In Ireland, James Coleman remains a figure little known to a wider audience. Yet, internationally, his work is recognised as having had a pioneering influence on contemporary art over the last fourty years. This exhibition and collaboration between IMMA, the Project Arts Centre, and the Royal Hibernian Academy, hopes to redress this situation, by offering to Irish audiences a unique opportunity to view works from an artist who has profoundly changed and influenced the way we understand and engage with art today.

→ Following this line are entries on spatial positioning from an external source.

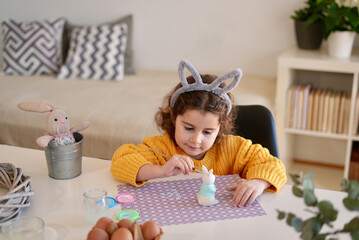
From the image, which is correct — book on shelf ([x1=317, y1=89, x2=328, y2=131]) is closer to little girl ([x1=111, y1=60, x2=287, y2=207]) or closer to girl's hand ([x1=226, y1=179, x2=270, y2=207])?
little girl ([x1=111, y1=60, x2=287, y2=207])

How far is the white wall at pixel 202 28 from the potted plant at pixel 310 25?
134 mm

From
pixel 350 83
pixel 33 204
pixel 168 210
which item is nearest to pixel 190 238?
pixel 168 210

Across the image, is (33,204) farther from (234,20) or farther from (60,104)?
(234,20)

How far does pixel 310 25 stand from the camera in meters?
2.72

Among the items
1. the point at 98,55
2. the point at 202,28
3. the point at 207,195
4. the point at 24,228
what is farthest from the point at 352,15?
the point at 24,228

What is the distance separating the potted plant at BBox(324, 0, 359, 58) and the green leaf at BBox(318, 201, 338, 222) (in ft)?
6.82

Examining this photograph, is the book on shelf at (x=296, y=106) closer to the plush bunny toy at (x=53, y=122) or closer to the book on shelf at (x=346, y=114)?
the book on shelf at (x=346, y=114)

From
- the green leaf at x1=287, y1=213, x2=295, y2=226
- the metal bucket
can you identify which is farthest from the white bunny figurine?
the green leaf at x1=287, y1=213, x2=295, y2=226

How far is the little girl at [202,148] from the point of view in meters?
1.31

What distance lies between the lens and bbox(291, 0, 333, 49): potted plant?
8.81 feet

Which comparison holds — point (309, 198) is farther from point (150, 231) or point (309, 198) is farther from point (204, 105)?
point (204, 105)

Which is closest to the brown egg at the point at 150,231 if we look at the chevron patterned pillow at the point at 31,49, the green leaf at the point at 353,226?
the green leaf at the point at 353,226

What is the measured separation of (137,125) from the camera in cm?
233

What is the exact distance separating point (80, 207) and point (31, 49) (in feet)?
7.40
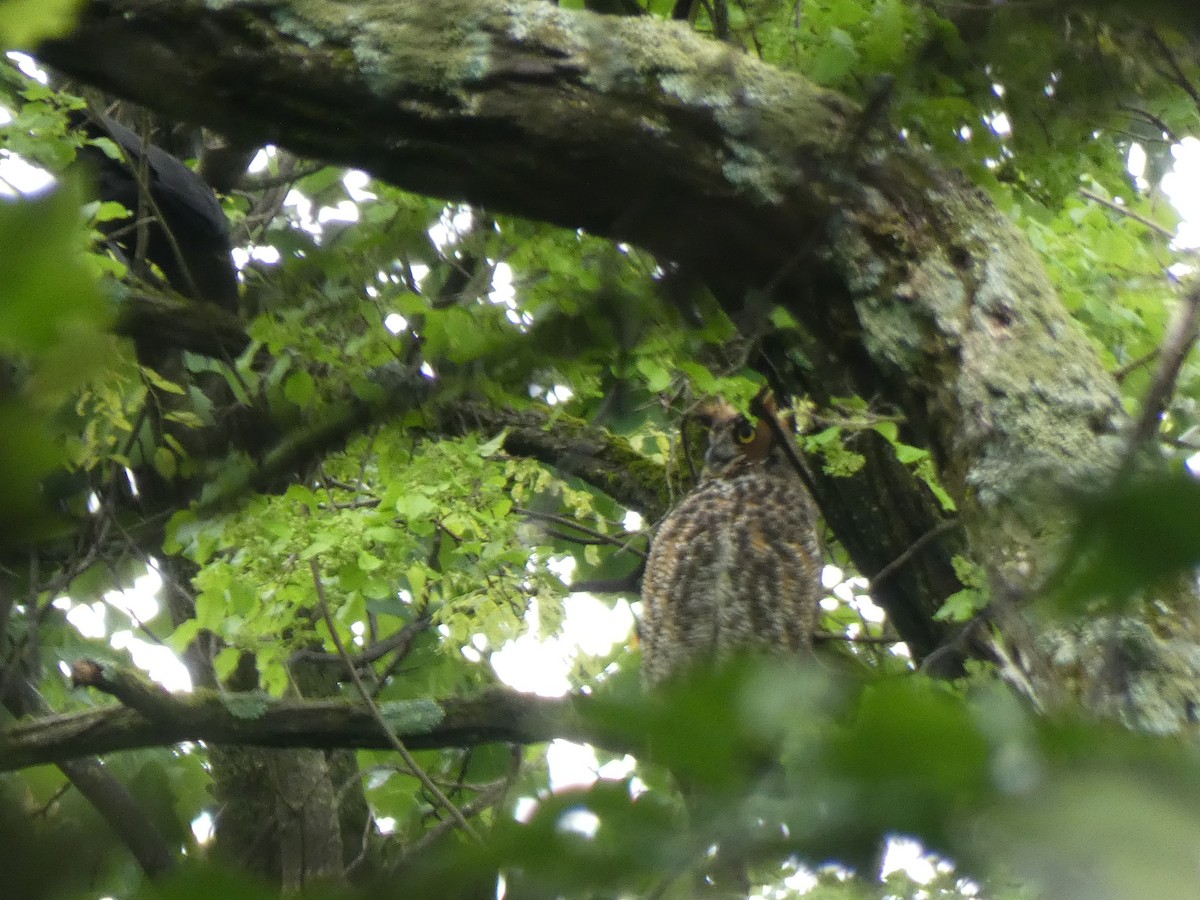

The works in the exhibition are installed at three venues:
IMMA: So Different... and Yet, 1980
Project Arts Centre: Box (ahhareturnabout), 1977; Untitled, 1998-2002
Royal Hibernian Academy: Charon (MIT Project), 1989; Seeing for Oneself, 1987-88; Connemara Landscape, 1980
James Coleman was born in Ballaghaderreen, Co Roscommon in 1941. Since the 1970s, Coleman has exhibited extensively in international museums and galleries, including more recently the Dia Center for the Arts, New York (1994-95), Kunstmuseum Luzern, Lucerne (1995), Centre Georges Pompidou, Musée national dart moderne, Paris (1996), Fundació Antoni Tàpies, Barcelona (1999), Lenbachhaus-Kunstbau Städtische Galerie, Munich (2002), Sprengel Museum, Hannover (2002), and Museu do Chiado, Museu Nacional de Arte Contemporânea, Lisbon (2004-05). In 2003, Coleman developed a unique project at the Louvre in Paris for the exhibition Léonard de Vinci: dessins et manuscrits. In 2007, Coleman participated in Documenta 12 in Kassel, premiering his new work Retake with Evidence, 2007. In 2008, Coleman completed the successful showing at IMMA of his trilogy of pioneering works from the 1990s, with the slide installation Background, 1991-94, following the installation of I N I T I A L S, 1993-94, in 2006 and Lapsus Exposure, 1992-94, in 2007. These installations celebrated IMMAs acquisition of these major works through funding from the Heritage Committee of the National Cultural Institutions in 2004.